4. It’s the phones. 2025 wasn’t the first time anyone lamented the influence of ubiquitous cellphones on our kids and our culture, but it was the year that this three-word declaration became the go-to formulation. Today it’s less a sentence one composes word by word than a set expression, a short, handy reference to a larger argument, advanced by, among others, the psychologists Jonathan Haidt and Jean Twenge, that smartphones are transforming children’s lives and brains for the worse.

5. The price of eggs. This humble home economics phrase became a stand-in for inflation but also for more than that — its rise and fall, the effect on consumers’ lives, the way that effect is influencing our nation’s politics and the discourse that has arisen to explain that influence. It’s what linguists call metonymy. Why eggs? Their price did jump substantially, but like so much of what happens to language, there is an element of chance. Lately the Democrats’ focus on this concept, which they feel plays to their advantage, has been so focused that it has squeezed the four words down to just one: “affordability.” There’s no perfect measure for how often the word was used, but digital search tools indicate that significantly more news articles included it this year than last.

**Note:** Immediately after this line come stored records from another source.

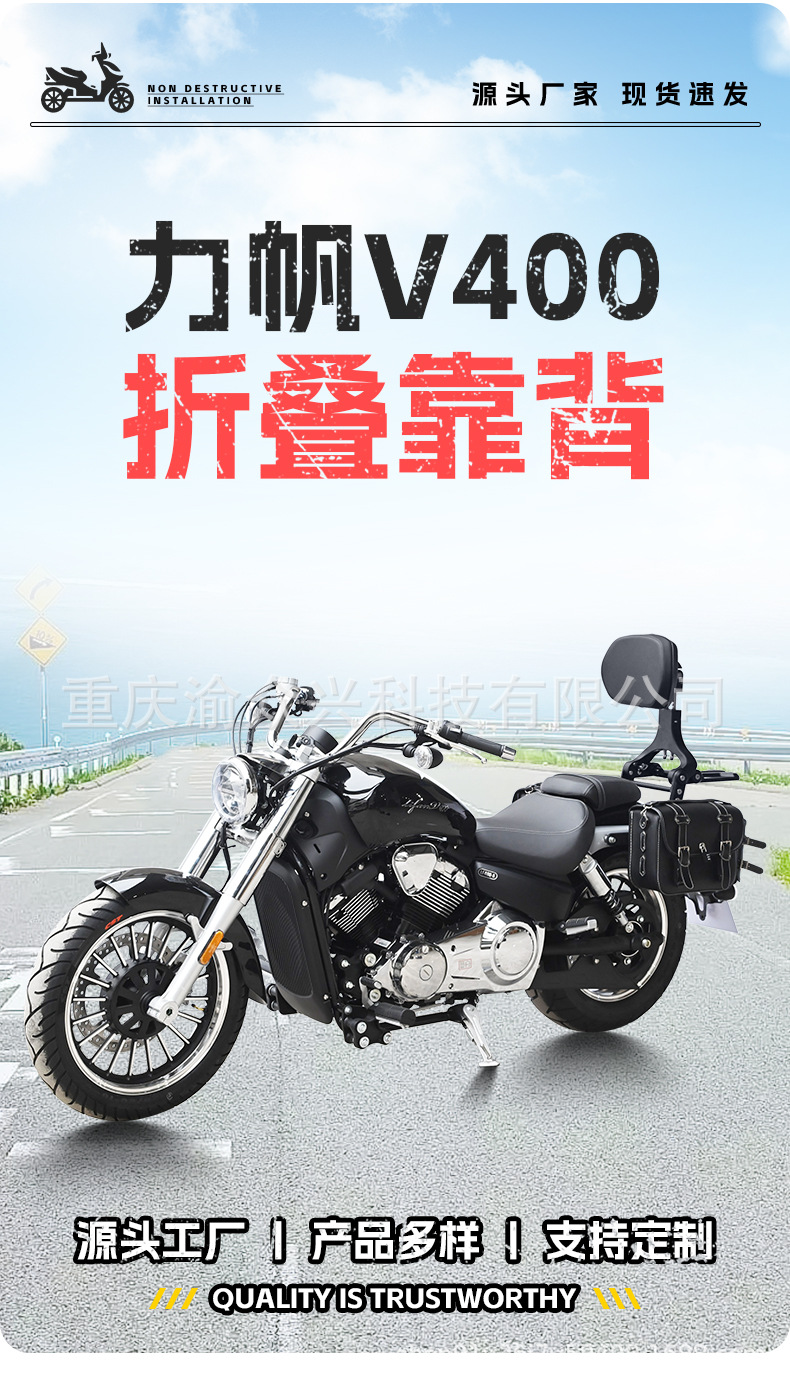Suitable for Lifan V400 folding backrest driver backrest rear backrest telescopic motorcycle chair modification accessories
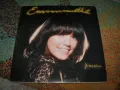 Emmanuëlle – Je Vous Aime, Аз те обичам, LP 1978г., снимка 1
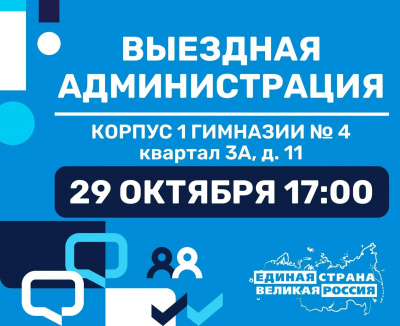 Уважаемые жители города Лыткарино!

6. Giving. Don’t groan. I know that the expression — as in “That song is giving Taylor Swift” or “That dress is giving old lady”— has been around for a while, originating in Black gay and ballroom culture, along with “slay” and “serve.” But 2025 is the year that “giving” became what linguists refer to as entrenched, meaning it’s no longer a dash of wit, color or attitude; it’s just normal everyday speech. A sign that this is happening is when members of Gen Alpha casually use the term with an adult (such as me) and it starts to feel as though it should be in the dictionary rather than just on lists of savory slang.

7. He and she. I’ve been saying for a while that the gender-neutral “they/them” was going to become even more widespread. As a linguist who studies the ways language changes, I noted the rise in people resisting the gender binary and got caught up in — and perhaps even biased toward — what I processed as a pronominal revolution. But surveys show that the number of young people identifying as nonbinary has decreased considerably over the past two years. Binary genders are on the rise again, and therefore so are the pronouns most closely associated with them. By the way, I also thought “Corona” would crowd out “Covid” as the general term for the virus, because it’s more melodious and lends itself better to wordplay. Really, predictions are always a risk, regardless of what you know and what feels right.

Can you think of any other words or expressions that would have stumped you if someone had said them a year ago? And is my take on “giving” and “they/them” just a matter of my not getting around enough?